Mah Sing Group Berhad
Sales target of RM2bn for 2011
Mah Sing unveiled its sales target for 2011. The management is confident in achieving RM2bn sales this year, which is an extra rm500mn than the estimated RM1.5bn sales for 2010. There sales are expected to come from some carried forward sales/bookings from Kinrara Residence and M-Suite in 2010. Besides that Mah Sing has lined up several new launches this year, which will also contribute to the 2011 sales target.
For new launches, M-City(total GDV: RM920mn) is targeted for launch in 2H11 together with Feringghi Residence (total GDV: RM800mn). Icon Residence, Penang(total GDV: RM280mn) is targeted for launch in 2Q/3Q 2011. In addition, Icon City (total GDV:>3bn) will also make its presence to Mah Sing's earnings this year, albeit in a small way.
We raise our new launch assumptions higher to RM2.5bn from RM1bn for 2011. We also revise our sales assumptions to RM2.17bn from RM1.6bn previously for FY11.
Southgate reaches tail-end, replaced by Kinrara Residence
The development of Southgate, SG Besi has reached 90% completion in 4Q10 and is scheduled for handover in 1Q11. Earnings would not be distorted as the project will be replaced by Kinrara Residence. Note that Kinrara JV and Kinrara Residence have seen take up rates of 85% and 50% respectively and its set to make its maiden contributions this year.

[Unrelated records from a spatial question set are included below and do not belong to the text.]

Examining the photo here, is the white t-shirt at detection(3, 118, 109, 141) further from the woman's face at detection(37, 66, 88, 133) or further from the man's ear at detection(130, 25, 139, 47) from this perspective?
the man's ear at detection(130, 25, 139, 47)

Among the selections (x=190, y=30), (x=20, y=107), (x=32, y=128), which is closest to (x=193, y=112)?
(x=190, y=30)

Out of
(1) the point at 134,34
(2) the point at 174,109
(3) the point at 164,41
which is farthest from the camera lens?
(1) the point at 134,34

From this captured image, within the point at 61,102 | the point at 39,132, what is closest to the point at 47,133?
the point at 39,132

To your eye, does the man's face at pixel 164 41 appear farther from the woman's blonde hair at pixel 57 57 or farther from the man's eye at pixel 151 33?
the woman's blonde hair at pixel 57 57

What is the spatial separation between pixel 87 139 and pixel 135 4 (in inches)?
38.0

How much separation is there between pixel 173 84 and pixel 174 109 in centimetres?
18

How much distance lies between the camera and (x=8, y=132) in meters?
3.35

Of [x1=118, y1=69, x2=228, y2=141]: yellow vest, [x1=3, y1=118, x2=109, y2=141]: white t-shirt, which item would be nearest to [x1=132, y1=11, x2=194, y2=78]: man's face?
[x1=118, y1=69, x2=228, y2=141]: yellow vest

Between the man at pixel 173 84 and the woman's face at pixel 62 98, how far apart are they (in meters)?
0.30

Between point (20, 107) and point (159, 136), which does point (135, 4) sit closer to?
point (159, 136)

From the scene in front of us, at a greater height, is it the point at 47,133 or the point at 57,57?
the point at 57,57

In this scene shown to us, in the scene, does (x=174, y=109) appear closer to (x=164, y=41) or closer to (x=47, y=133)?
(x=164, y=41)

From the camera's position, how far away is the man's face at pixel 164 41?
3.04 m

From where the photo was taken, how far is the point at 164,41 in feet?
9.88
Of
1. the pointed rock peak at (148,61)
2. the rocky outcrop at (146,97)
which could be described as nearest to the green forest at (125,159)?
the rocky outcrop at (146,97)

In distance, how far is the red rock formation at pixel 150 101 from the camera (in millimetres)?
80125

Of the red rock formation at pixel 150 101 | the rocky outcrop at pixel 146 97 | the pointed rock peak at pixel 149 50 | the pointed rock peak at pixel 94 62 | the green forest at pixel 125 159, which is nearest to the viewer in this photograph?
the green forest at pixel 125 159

Following the completion and handover of Southgate project, Mah Sing's leaseback and rental guaranteed agreement with Felda on the 9-storey of retail and office space will commence. Mah Sing has agreed to pay monthly rental at 8% of the building sales consideration of RM186mn (or RM 14.9mn per annum) to Felda for duration of 2 years. To-date, Mah Sing has leased out only 30% of net lettable area and this is expected to dent property margin for FY11.
The Icon City@PJ catalyst for stronger future earnings growth
The Icon City@PJ is targeted for launch this year. According to management, the project GDV has been revised higher to RM3bn from RM838mn following an amendment to the master plan to house more commercial units. We believe the increase in development value by more than RM2bn is partly due to increasing budtet for land enhancement activities to make the project business more friendly to retailers and customers.
The 19.6-acres land which is earmarked for Icon City@PJ development was acquired in 2009 at a cost of RM104.23psf. It is located in the central commercial area in PJ, where demands for commercial units are on the rise. Compring this with SP Setia's EcoCity's RM6bn GDV, which is building on a 20-acres plot featuring high-rise residential and commercial units. As such, we believe the increase in development value by more than RM2bn is workable after putting in place proper infrastructures and landscaping.
Impact
We raise our FY11-13 earnings by 23-26% to factor in higher sales assumptions. We now assume RM2.2bn sales for FY11-12 and RM2bn for FY13.
Valuation
Given the change in earnings projections, we raise our DCF valuation to RM3.27/share from Rm2.48/share previously, based on unchanged discount rate of 9.8%. Maintain Buy.